The European Central Bank (ECB) is the central bank for Europe’s single currency, the euro. The ECB’s main objective is to maintain the euro’s purchasing power, and therefore price stability, in the euro area, which comprises of the nineteen European Union countries that have introduced the euro currency since 1999 (ECB, 2015d). The ECB and the national central banks of the Member States, whose currency is the euro, together constitute the Eurosystem; the monetary authority of the euro area. In order to maintain price stability, the Eurosystem undertakes the necessary economic and monetary analyses and adopts and implements appropriate policies in order to respond to monetary and financial developments (ECB, 2015e). This essay will analyse the possible impacts of quantitative easing (QE), recently introduced by the European Central Bank. Firstly, I will look at the European Central Bank’s use of interest rates in controlling the growth of the economy. Secondly, I will look at the meaning and purpose of QE, and finally, I will analyse the impact of the programme of QE recently launched by the European Central Bank.

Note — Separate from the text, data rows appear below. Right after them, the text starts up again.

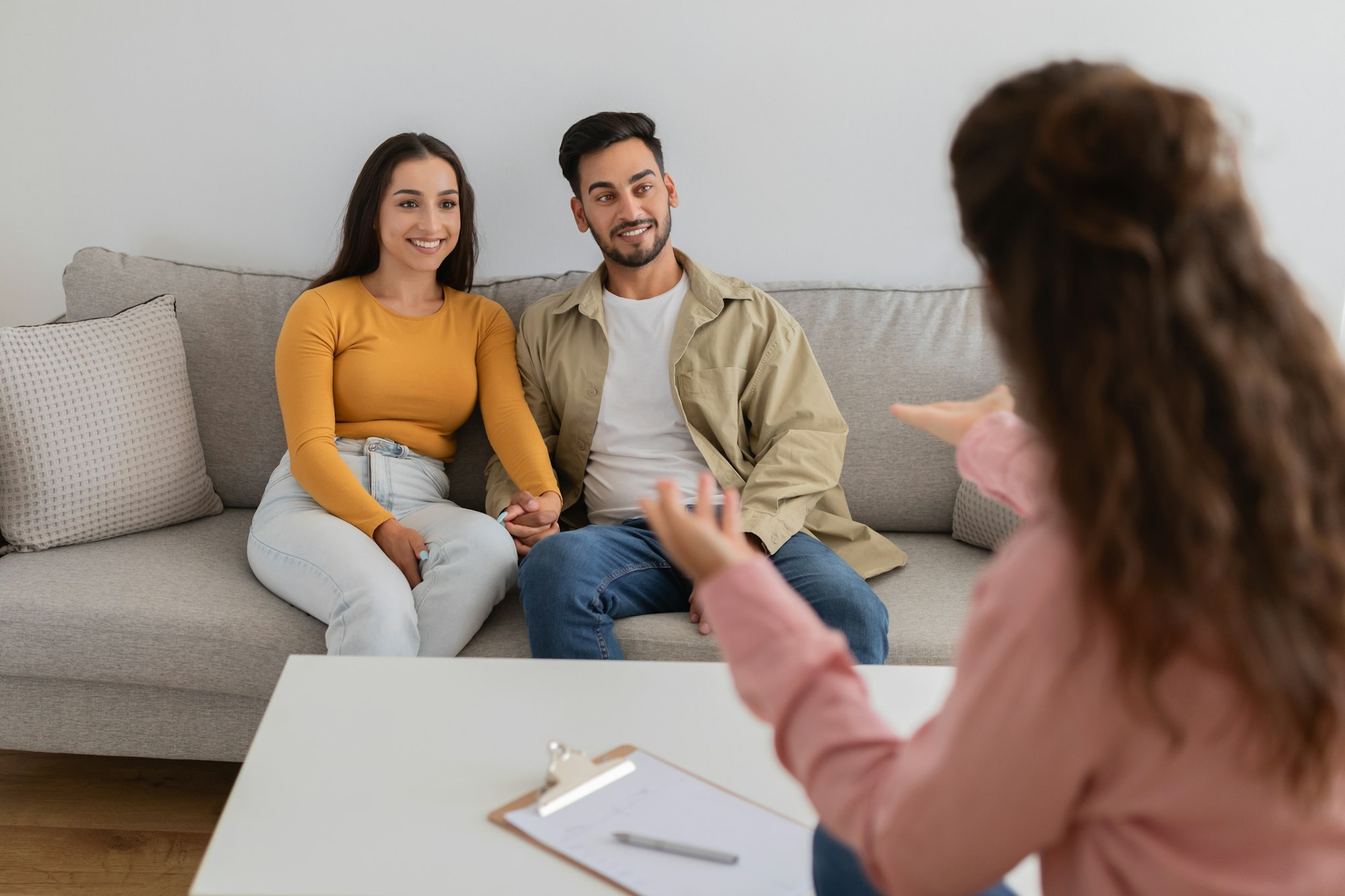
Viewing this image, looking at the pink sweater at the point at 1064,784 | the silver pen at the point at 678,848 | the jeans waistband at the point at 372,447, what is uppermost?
the pink sweater at the point at 1064,784

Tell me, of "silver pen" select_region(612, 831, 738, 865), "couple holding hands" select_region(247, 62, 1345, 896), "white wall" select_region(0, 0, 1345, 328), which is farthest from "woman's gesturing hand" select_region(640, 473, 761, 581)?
"white wall" select_region(0, 0, 1345, 328)

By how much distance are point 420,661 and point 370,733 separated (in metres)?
0.16

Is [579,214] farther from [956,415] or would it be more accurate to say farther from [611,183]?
[956,415]

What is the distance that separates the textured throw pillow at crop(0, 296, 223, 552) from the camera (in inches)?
76.7

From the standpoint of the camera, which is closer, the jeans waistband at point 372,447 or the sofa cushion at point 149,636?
the sofa cushion at point 149,636

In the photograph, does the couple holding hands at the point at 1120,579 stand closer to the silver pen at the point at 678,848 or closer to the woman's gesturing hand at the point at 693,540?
the woman's gesturing hand at the point at 693,540

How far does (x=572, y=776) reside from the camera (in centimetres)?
106

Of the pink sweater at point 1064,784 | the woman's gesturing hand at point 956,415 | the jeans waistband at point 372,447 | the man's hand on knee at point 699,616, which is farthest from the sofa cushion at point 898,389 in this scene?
the pink sweater at point 1064,784

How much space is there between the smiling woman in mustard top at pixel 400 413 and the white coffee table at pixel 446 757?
501 millimetres

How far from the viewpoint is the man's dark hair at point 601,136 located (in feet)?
6.96

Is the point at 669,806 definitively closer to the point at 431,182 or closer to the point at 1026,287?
the point at 1026,287

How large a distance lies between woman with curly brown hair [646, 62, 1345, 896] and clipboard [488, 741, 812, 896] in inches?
14.7

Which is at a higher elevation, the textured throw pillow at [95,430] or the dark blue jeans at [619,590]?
the textured throw pillow at [95,430]

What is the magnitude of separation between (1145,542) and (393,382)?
5.70 ft
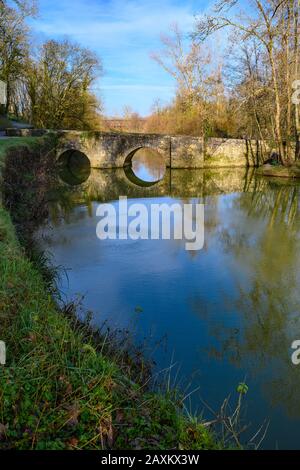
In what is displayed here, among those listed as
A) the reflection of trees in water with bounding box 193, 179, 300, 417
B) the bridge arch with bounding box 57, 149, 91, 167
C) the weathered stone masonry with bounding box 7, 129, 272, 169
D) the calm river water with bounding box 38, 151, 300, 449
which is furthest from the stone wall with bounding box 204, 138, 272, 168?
the reflection of trees in water with bounding box 193, 179, 300, 417

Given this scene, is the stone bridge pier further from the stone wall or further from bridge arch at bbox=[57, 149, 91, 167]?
bridge arch at bbox=[57, 149, 91, 167]

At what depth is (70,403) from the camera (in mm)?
2670

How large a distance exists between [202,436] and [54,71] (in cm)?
2800

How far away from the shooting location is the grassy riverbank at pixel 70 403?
2.46 meters

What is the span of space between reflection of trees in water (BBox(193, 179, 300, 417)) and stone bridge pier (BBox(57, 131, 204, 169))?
48.3 feet

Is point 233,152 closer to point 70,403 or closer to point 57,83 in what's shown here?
point 57,83

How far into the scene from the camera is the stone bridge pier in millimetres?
24750

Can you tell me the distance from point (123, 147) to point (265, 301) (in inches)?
815

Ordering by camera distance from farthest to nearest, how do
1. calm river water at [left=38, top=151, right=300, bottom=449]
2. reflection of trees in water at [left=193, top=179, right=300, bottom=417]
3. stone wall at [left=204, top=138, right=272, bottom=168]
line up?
1. stone wall at [left=204, top=138, right=272, bottom=168]
2. reflection of trees in water at [left=193, top=179, right=300, bottom=417]
3. calm river water at [left=38, top=151, right=300, bottom=449]

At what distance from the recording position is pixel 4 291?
3.96 metres

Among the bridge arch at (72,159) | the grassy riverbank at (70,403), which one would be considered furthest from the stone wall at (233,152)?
the grassy riverbank at (70,403)

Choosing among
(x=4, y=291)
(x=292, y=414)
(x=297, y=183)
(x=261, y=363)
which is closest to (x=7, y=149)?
(x=4, y=291)

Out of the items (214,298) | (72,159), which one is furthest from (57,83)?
(214,298)
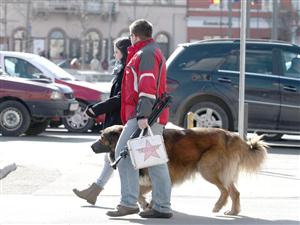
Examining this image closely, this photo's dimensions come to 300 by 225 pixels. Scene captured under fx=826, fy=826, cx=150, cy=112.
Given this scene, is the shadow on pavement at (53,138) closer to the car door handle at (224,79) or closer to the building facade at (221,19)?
the car door handle at (224,79)

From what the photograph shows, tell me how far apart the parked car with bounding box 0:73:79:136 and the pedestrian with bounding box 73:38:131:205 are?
7637 millimetres

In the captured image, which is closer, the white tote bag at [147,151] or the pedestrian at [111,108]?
the white tote bag at [147,151]

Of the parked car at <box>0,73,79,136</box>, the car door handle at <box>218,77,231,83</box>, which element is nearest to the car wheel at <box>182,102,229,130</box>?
the car door handle at <box>218,77,231,83</box>

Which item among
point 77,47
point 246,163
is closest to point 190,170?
point 246,163

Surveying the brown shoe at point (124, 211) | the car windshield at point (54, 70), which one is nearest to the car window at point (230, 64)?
the car windshield at point (54, 70)

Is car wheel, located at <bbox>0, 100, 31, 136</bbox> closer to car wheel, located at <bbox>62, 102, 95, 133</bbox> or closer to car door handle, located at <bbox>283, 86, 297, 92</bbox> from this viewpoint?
car wheel, located at <bbox>62, 102, 95, 133</bbox>

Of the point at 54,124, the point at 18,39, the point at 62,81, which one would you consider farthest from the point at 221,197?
the point at 18,39

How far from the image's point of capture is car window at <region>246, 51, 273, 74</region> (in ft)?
50.1

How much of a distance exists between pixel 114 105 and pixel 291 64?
7090 mm

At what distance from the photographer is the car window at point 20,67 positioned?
59.7ft

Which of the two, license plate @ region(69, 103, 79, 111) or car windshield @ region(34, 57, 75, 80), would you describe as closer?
license plate @ region(69, 103, 79, 111)

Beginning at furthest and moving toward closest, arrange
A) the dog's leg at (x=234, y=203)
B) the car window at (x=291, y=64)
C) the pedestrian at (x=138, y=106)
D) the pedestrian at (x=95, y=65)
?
1. the pedestrian at (x=95, y=65)
2. the car window at (x=291, y=64)
3. the dog's leg at (x=234, y=203)
4. the pedestrian at (x=138, y=106)

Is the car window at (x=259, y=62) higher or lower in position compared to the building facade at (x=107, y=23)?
lower

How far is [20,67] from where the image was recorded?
18.2m
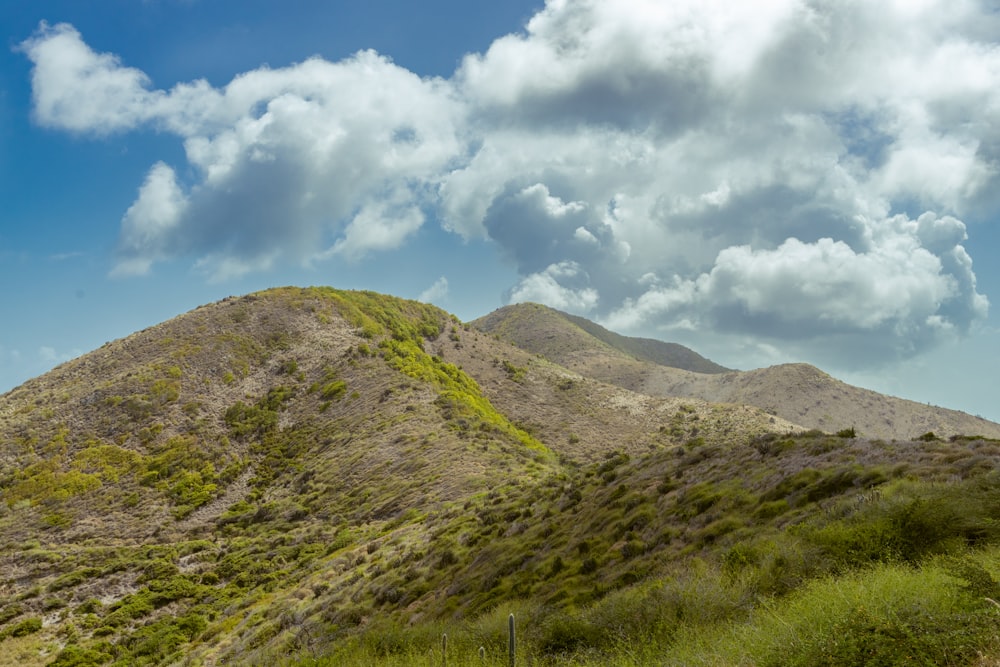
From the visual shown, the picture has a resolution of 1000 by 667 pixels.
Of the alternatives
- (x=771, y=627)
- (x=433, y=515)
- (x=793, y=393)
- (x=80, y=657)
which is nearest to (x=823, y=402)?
(x=793, y=393)

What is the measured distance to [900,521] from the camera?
11273 mm

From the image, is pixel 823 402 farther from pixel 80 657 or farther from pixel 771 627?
pixel 771 627

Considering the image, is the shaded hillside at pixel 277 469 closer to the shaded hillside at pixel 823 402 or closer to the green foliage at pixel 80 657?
the green foliage at pixel 80 657

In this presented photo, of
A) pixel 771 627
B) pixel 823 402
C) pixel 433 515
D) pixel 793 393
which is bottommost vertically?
pixel 433 515

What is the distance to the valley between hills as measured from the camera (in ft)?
33.2

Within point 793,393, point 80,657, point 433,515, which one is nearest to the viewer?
point 80,657

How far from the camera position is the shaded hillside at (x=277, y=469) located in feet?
94.2

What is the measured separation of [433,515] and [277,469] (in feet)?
90.8

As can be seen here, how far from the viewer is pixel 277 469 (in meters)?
56.6

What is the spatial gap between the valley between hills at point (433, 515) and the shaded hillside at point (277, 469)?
0.94ft

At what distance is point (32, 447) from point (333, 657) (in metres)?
58.2

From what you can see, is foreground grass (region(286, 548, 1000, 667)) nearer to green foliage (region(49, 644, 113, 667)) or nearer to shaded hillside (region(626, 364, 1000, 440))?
green foliage (region(49, 644, 113, 667))

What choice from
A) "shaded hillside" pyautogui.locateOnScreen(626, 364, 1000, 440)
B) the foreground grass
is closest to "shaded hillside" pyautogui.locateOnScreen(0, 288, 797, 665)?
the foreground grass

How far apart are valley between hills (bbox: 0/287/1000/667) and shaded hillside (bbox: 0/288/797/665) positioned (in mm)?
288
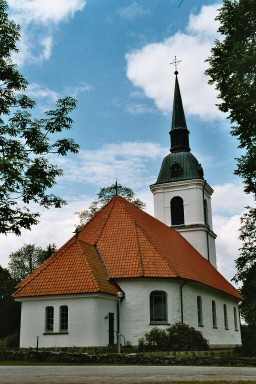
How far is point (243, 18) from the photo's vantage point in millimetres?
18281

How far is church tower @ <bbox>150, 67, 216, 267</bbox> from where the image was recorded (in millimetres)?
37438

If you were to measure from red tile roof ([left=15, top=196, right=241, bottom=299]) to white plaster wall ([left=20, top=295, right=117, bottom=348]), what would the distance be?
1.84 feet

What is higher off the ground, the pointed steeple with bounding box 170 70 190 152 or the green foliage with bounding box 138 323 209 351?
the pointed steeple with bounding box 170 70 190 152

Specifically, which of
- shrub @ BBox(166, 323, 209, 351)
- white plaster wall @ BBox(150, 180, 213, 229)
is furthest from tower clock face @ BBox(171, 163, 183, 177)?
shrub @ BBox(166, 323, 209, 351)

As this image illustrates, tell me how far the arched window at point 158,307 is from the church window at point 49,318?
5.00 m

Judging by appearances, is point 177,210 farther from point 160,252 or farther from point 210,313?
point 160,252

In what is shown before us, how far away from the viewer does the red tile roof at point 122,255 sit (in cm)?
2377

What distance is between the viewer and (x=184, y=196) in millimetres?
37688

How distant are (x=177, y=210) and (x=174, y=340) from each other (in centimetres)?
1654

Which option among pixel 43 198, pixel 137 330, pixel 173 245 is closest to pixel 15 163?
pixel 43 198

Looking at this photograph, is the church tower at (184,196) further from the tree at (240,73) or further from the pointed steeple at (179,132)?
the tree at (240,73)

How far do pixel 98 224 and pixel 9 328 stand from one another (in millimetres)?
17395

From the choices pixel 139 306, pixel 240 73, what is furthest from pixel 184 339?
pixel 240 73

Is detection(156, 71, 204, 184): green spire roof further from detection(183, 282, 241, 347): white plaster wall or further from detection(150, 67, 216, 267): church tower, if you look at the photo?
detection(183, 282, 241, 347): white plaster wall
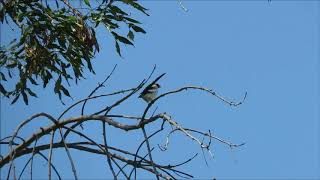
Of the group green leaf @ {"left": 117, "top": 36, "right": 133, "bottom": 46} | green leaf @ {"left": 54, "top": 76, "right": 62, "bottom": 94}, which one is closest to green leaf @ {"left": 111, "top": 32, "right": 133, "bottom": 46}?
green leaf @ {"left": 117, "top": 36, "right": 133, "bottom": 46}

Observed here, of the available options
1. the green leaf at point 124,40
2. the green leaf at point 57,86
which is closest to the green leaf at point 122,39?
the green leaf at point 124,40

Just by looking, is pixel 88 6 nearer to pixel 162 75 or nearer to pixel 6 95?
pixel 6 95

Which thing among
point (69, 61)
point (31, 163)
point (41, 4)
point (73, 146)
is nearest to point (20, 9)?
point (41, 4)

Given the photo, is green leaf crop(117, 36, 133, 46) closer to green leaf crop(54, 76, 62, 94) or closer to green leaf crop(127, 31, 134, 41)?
green leaf crop(127, 31, 134, 41)

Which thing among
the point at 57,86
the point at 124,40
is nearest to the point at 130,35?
the point at 124,40

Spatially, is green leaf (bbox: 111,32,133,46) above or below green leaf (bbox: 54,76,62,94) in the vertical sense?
above

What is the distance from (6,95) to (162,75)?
276 centimetres

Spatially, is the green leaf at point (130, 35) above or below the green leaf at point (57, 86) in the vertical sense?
above

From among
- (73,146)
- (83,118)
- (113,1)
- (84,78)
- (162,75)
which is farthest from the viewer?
(84,78)

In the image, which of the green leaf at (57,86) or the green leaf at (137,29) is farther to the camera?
the green leaf at (57,86)

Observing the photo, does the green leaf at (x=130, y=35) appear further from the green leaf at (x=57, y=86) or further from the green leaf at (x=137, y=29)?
the green leaf at (x=57, y=86)

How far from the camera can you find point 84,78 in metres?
4.69

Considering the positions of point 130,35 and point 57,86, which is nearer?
point 130,35

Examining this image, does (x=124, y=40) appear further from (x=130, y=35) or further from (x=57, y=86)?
(x=57, y=86)
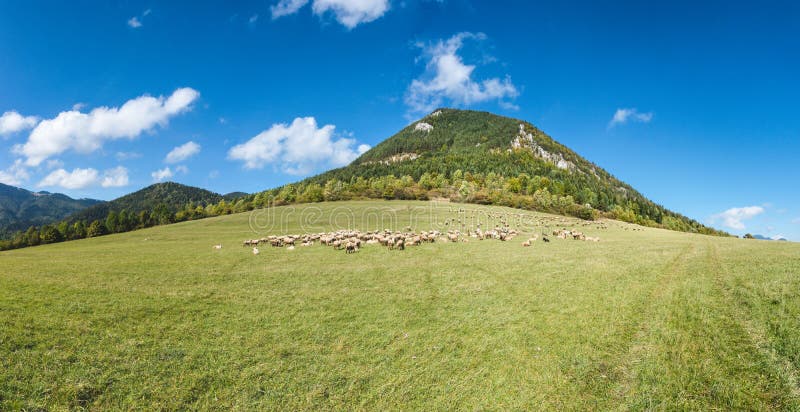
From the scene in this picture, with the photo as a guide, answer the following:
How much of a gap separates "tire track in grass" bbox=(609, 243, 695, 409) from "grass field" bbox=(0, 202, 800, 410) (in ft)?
0.12

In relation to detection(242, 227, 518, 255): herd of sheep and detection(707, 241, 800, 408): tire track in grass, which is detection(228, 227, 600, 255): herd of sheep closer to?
detection(242, 227, 518, 255): herd of sheep

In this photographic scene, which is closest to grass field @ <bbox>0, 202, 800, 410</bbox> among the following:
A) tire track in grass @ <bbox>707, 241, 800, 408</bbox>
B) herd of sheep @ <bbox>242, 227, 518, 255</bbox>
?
tire track in grass @ <bbox>707, 241, 800, 408</bbox>

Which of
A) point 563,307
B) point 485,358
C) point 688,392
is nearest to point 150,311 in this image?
point 485,358

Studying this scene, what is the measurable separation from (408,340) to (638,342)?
546cm

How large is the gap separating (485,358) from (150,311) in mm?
9249

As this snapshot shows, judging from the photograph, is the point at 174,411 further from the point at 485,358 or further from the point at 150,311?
the point at 485,358

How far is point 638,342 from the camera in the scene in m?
7.61

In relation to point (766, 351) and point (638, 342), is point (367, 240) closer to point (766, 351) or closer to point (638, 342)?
point (638, 342)

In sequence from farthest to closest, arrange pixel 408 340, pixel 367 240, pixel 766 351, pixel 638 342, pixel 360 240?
pixel 367 240
pixel 360 240
pixel 408 340
pixel 638 342
pixel 766 351

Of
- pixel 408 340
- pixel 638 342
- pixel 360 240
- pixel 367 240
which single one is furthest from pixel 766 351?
pixel 367 240

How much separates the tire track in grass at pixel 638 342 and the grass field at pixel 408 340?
36mm

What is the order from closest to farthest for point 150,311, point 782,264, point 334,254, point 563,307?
point 150,311 < point 563,307 < point 782,264 < point 334,254

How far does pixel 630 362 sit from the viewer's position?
6961 millimetres

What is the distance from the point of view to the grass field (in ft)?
20.2
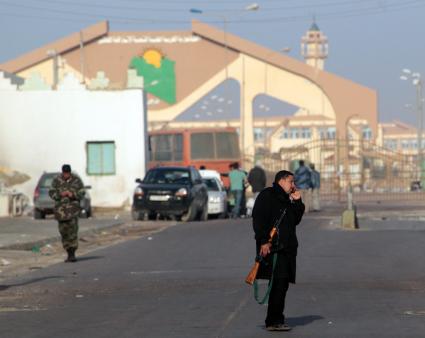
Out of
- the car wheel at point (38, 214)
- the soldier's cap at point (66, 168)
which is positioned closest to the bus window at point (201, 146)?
the car wheel at point (38, 214)

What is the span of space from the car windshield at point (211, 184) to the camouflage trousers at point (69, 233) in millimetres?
19712

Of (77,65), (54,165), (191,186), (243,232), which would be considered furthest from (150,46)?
(243,232)

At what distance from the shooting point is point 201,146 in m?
61.8

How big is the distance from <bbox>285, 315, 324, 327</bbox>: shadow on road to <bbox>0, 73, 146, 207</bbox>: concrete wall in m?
35.3

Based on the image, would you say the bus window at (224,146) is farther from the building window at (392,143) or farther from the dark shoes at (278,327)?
the building window at (392,143)

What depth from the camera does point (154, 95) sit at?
98.5m

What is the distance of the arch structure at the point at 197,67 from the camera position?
93.2 meters

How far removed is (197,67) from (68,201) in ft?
241

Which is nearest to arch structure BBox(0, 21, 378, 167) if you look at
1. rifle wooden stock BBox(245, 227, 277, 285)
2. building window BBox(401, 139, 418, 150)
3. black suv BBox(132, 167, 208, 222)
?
black suv BBox(132, 167, 208, 222)

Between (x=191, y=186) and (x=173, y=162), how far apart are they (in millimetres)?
22010

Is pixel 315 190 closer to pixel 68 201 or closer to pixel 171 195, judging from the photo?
pixel 171 195

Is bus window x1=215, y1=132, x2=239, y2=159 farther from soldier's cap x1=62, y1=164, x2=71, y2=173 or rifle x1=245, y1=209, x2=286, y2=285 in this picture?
rifle x1=245, y1=209, x2=286, y2=285

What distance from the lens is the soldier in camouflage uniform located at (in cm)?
2341

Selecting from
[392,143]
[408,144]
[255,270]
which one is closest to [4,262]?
[255,270]
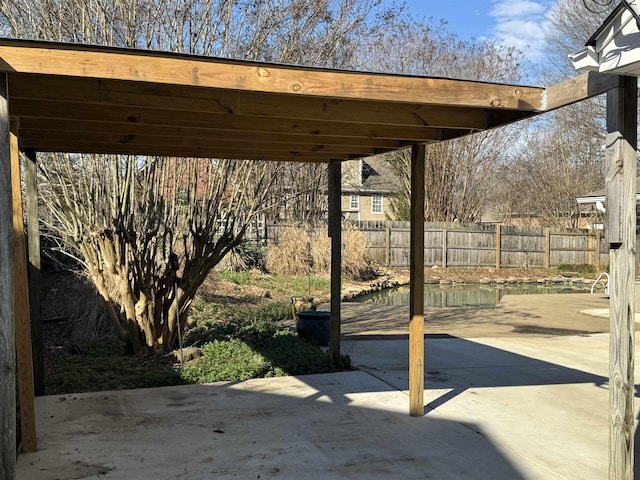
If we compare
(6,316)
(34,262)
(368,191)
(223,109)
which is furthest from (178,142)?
(368,191)

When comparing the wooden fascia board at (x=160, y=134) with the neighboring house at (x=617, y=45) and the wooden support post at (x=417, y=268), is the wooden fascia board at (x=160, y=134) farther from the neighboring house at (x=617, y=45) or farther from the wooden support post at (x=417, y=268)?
the neighboring house at (x=617, y=45)

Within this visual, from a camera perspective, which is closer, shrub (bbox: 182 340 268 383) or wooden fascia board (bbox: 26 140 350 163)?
wooden fascia board (bbox: 26 140 350 163)

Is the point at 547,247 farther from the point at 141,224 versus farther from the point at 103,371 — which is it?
the point at 103,371

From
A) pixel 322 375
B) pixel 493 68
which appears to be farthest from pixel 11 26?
pixel 493 68

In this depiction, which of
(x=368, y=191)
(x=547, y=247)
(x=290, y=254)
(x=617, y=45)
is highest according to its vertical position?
(x=368, y=191)

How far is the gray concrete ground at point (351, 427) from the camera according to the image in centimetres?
395

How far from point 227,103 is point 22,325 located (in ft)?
6.78

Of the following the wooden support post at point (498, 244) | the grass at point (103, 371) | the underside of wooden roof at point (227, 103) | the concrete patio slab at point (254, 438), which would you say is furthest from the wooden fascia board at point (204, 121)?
the wooden support post at point (498, 244)

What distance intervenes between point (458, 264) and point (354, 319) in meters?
12.8

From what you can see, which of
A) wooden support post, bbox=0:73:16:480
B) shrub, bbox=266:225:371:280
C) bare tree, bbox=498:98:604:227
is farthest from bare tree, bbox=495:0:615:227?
wooden support post, bbox=0:73:16:480

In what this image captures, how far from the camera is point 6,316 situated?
10.2 feet

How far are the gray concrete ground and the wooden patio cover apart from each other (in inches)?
26.0

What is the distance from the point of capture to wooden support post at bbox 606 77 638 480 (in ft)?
11.2

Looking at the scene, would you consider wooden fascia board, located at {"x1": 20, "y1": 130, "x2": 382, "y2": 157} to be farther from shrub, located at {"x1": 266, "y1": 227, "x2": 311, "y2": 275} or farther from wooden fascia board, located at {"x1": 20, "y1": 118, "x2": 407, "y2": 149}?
shrub, located at {"x1": 266, "y1": 227, "x2": 311, "y2": 275}
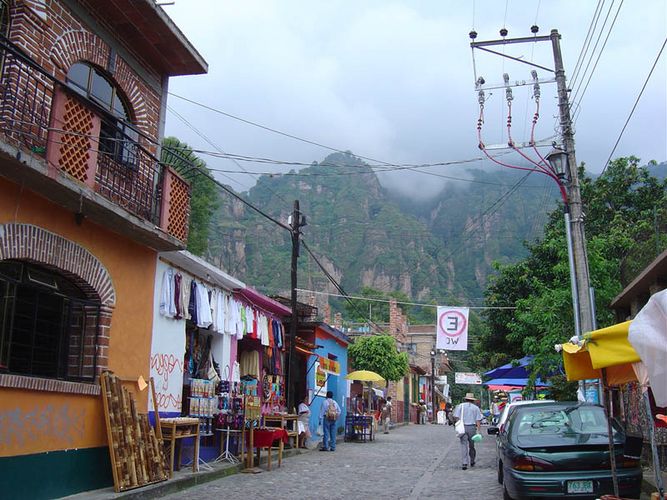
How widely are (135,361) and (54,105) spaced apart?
4551 mm

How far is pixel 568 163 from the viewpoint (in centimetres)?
1377

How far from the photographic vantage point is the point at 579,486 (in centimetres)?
805

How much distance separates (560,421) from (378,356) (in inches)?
954

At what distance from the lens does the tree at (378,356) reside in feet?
109

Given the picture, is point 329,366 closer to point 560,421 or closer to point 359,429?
point 359,429

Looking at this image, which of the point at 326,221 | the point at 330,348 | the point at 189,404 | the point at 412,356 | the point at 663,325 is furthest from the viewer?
the point at 326,221

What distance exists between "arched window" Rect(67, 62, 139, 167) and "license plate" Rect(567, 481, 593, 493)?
315 inches

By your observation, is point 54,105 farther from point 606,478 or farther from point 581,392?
point 581,392

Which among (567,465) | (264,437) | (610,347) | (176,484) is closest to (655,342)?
(610,347)

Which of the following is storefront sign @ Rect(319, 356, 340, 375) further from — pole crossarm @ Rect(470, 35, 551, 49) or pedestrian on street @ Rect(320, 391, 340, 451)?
pole crossarm @ Rect(470, 35, 551, 49)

There are also chief drawbacks between the European Union and euro politically and economically. A risk that is involved in adopting the euro is that the monetary policy focus on the euro area. Once the euro has been adopted, the adjustments to the economic problems changes in a competitive position that need to be made via domestically and then set short term interest rates in the exchange rate. Some differences between countries will always exist so as long the markets are free to adjust to the changing of the economic conditions, country differentials should largely be of a transitory nature. The Monetary Union challenges the whole country when is relate it to individual citizens that have to adapt to a whole new monetary reference system. While this take time for older generations, who are used to what is cheap and expensive in the terms o f the old currency; its outstanding how fast the changeover goes to the younger generations. To conclude, a key challenge for all countries in the European Union lies in an open and transparent debate with the general public on the implications of euro are participation and also the necessary steps to the toward goal. Surveys show that there is a diminutive of citizens in the European Union Member States believe that adopting the euro will have a cocksure consequences for their countries. A small portion of people feel happy about the prospect of a future changeover.